The world’s wealthiest two billion people get 75 percent of all the surgery done each year, while the poorest two billion get only 4 percent and often die or live in misery as a result, according to a new study published in the medical journal Lancet.

Many countries lack enough surgeons to handle difficult childbirths, tumors, car accidents and other common causes of death, the study found. They often cannot remove cataracts, fix birth defects and skeletal problems or do other operations that improve lives.

Even where surgeons were available, usable operating rooms often were not.

The study asked 769 hospitals in 92 countries how many operating rooms each had and how many were equipped with pulse oximeters — the finger clips that measure how much oxygen is in a patient’s blood.
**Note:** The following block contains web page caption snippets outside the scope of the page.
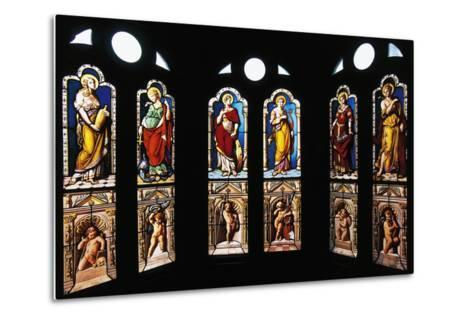 Figures of Saints, Stained Glass in Oratory, Royal Chateau De Blois--Metal Print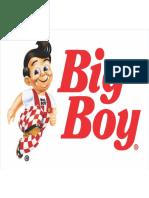Bigboy.pdf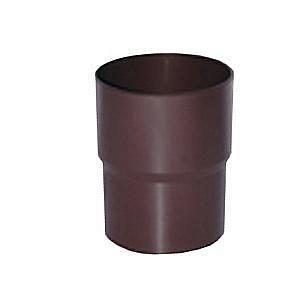 Соединитель трубы водосточной Profil 90/75 коричневый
The study assumed that operating theaters without that could also lack other essentials like suction pumps, instrument sterilizers, gloves, oxygen and blood banks.

In most of Africa, there was only 1 operating room per 100,000 people. In the poorer parts of Asia and Latin America, there were 4 to 10 per 100,000. In Western Europe, North America, Australia and New Zealand, there were about 15. In Eastern Europe and the wealthiest Asian countries, there were about 25.

In South Asia and most of Africa, half or more of all operating rooms lacked pulse oximetry.

The study was done by a team from the Harvard School of Public Health along with researchers from New Zealand, Canada and the World Health Organization.